We believe the decision of Shaw to abandon its wireless venture will significantly reduce the company’s competitive strength in a highly lucrative Canadian telecom market. Shaw offers tripe-play cable TV and satellite TV, Internet, and wireline phone services, whereas its main competitor Telus Corp. (TU) offers Cable TV, Internet, wireline, and wireless services. Telus shares a national wireless network with Bell Canada, a division of BCE Inc. (BCE). Its popular Optik TV, which offers IPTV services, is quickly eroding Shaw’s market share. In addition, Shaw will now lack a major competitive weapon, which is the wireless service.

What is demoralizing for Shaw is that the company is one of the key winners of wireless spectrum auction in Canada as early as in 2008. However, the company never sets its strategies right to enter into this lucrative venture. As of now, the company spends approximately $410 million for wireless business including spectrum charges. However, it just continues to delay from late 2011 to early 2012 and now finally quit this market. The company has decided to sell its existing wireless spectrum.

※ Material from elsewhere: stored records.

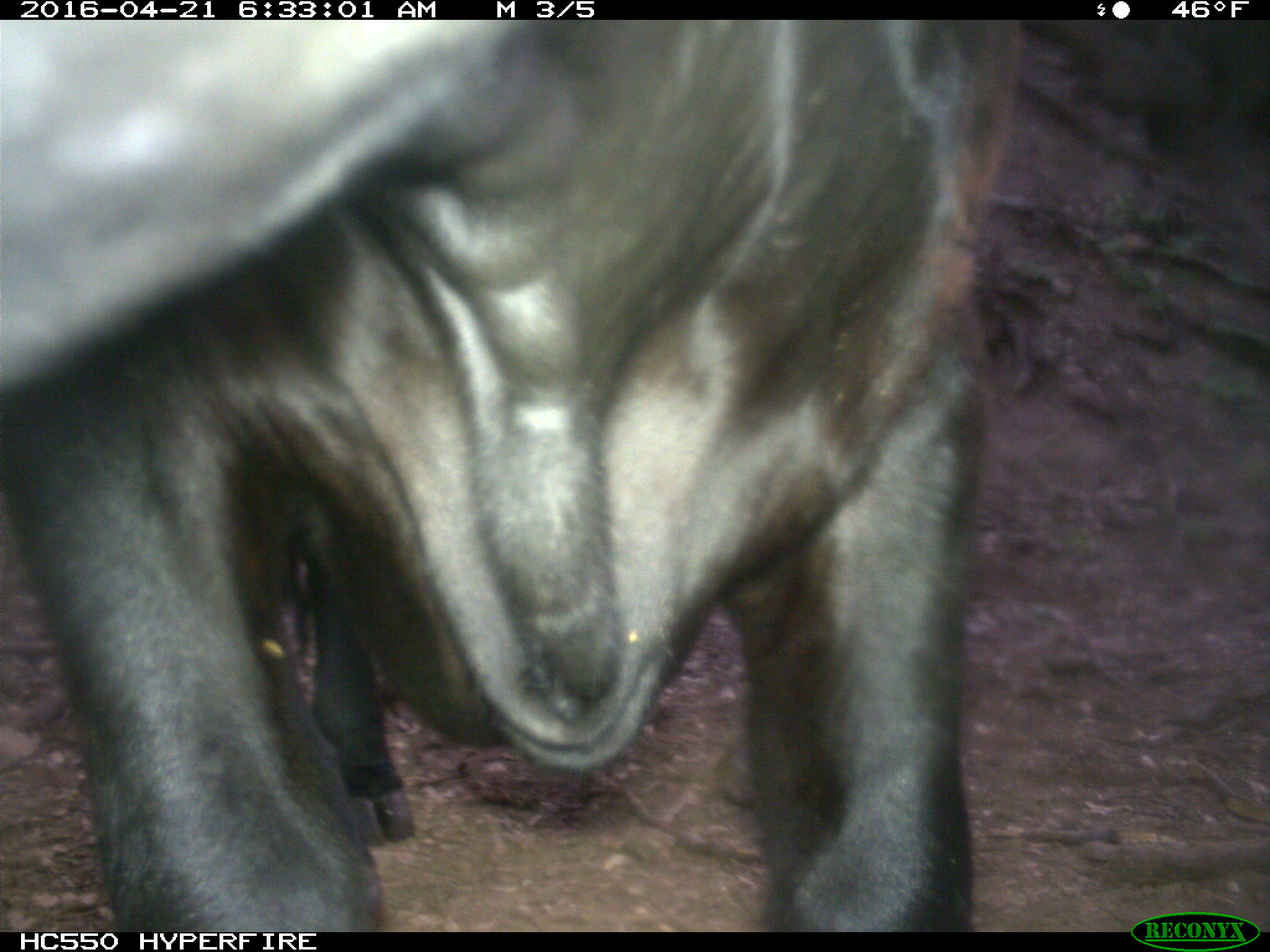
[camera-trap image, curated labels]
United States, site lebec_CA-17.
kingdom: Animalia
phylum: Chordata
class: Mammalia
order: Artiodactyla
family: Bovidae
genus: Bos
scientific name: Bos taurus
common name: domestic cow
Bos taurus (domestic cow).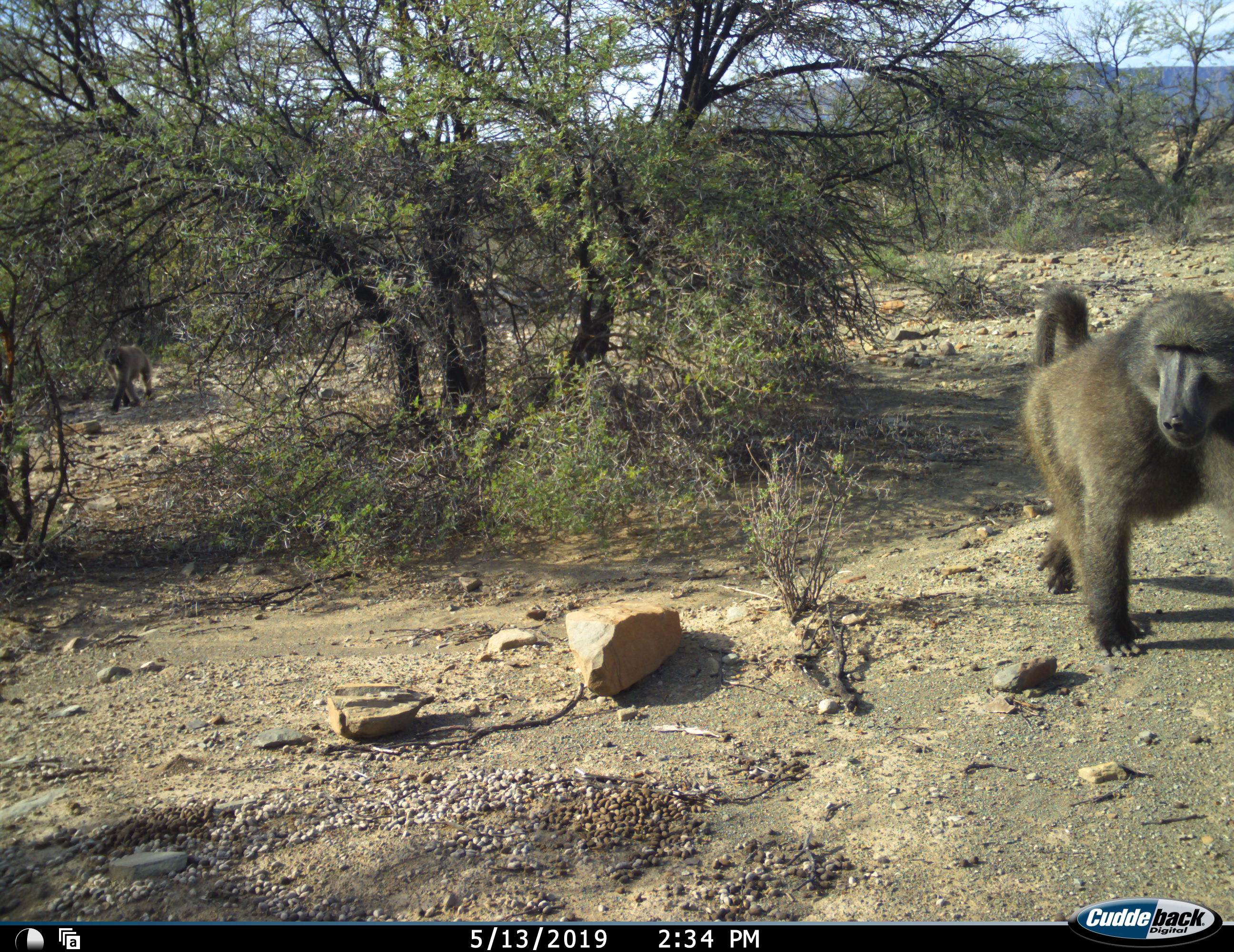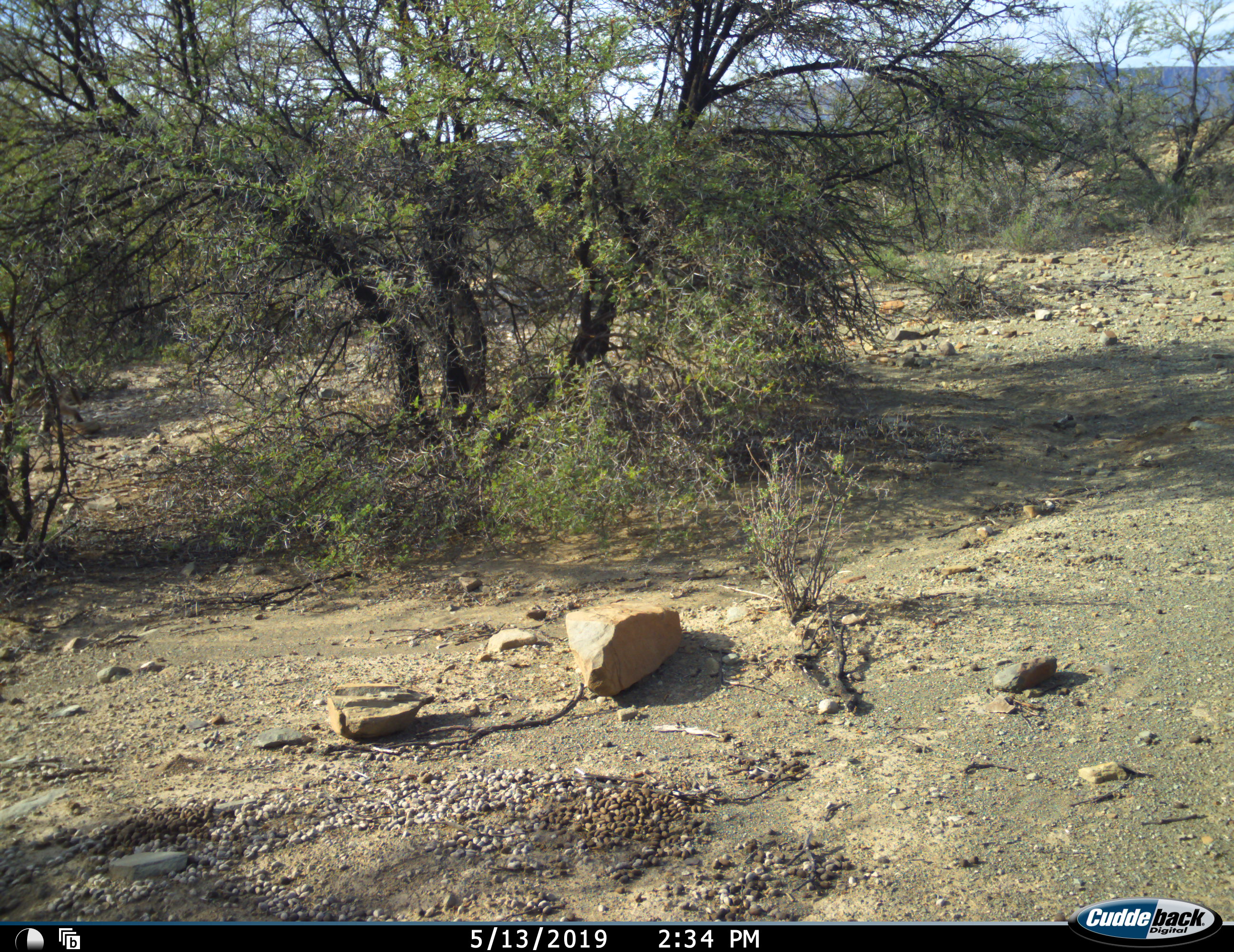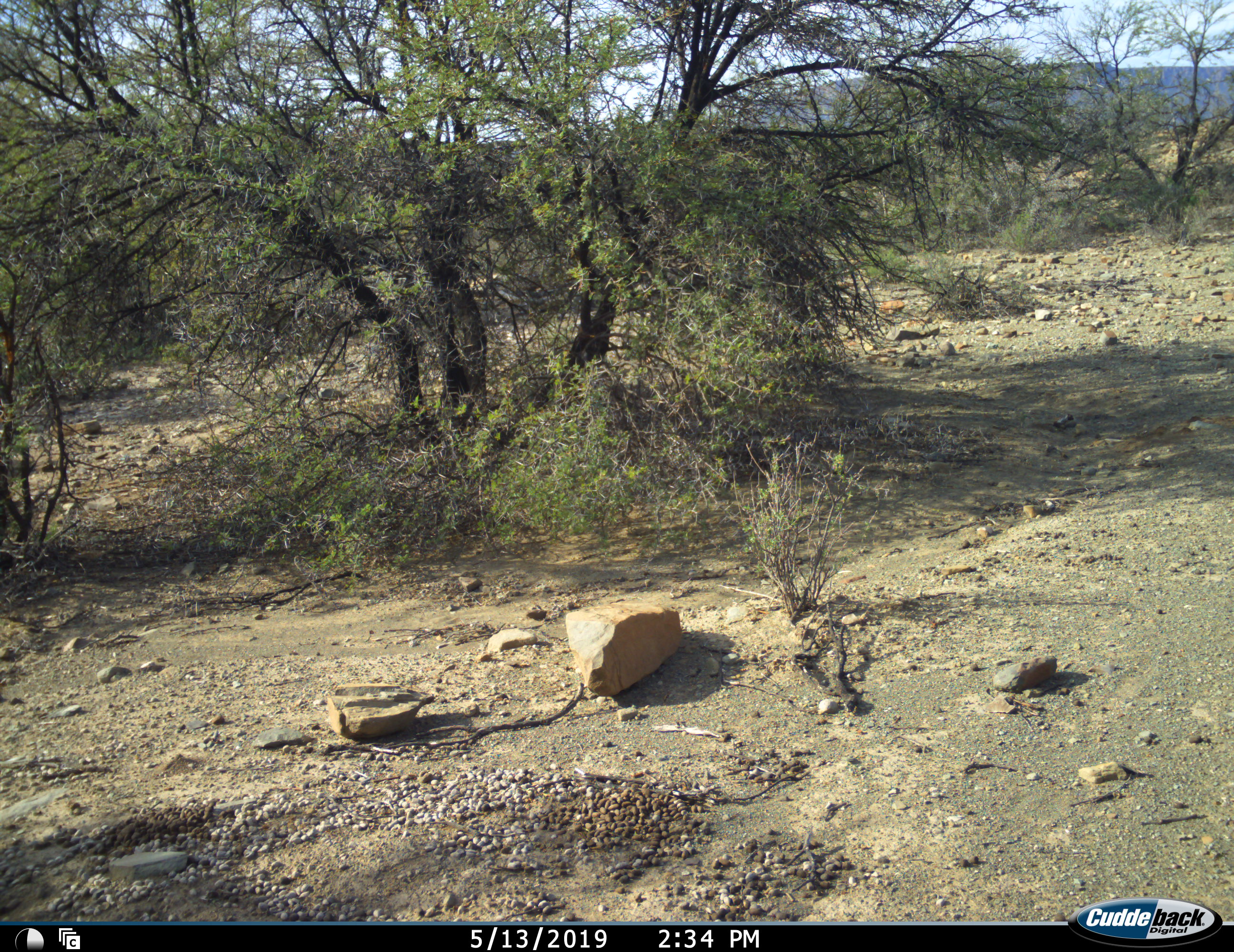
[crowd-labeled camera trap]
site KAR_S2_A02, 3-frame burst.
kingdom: Animalia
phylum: Chordata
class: Mammalia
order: Primates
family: Cercopithecidae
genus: Papio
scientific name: Papio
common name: baboon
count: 3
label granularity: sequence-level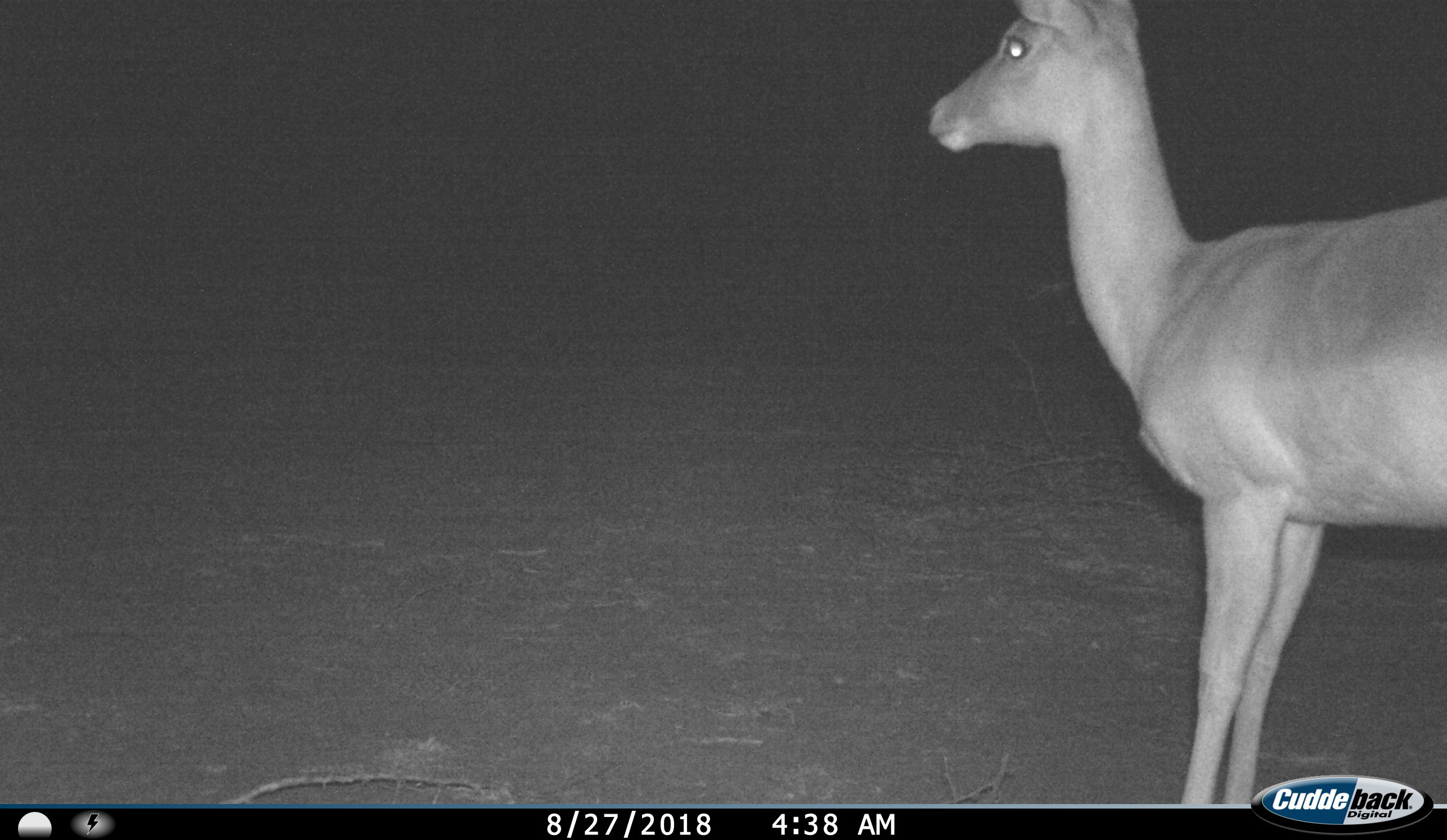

In the meantime, the Canadian wireless market becomes highly competitive. Bell Canada, Telus Corp, and Rogers Communications Inc. (RCI) account for 90% of this market. In a bid to improve service and prices through competition, the Canadian federal government has licensed four new operators beside the three existing giants. Media giant Quebecor is already offering low-cost wireless services in addition to its cable TV, Internet, and wireline services. New entrant Globalive also intends to offer wireless services in Canada.

We believe excluding wireless, Shaw Communications needs to execute its video offerings immediately, failing which the company may face server existing threat. In the previous two quarters, the company lost 27,239 cable TV customers, indicating that all is not well in this front.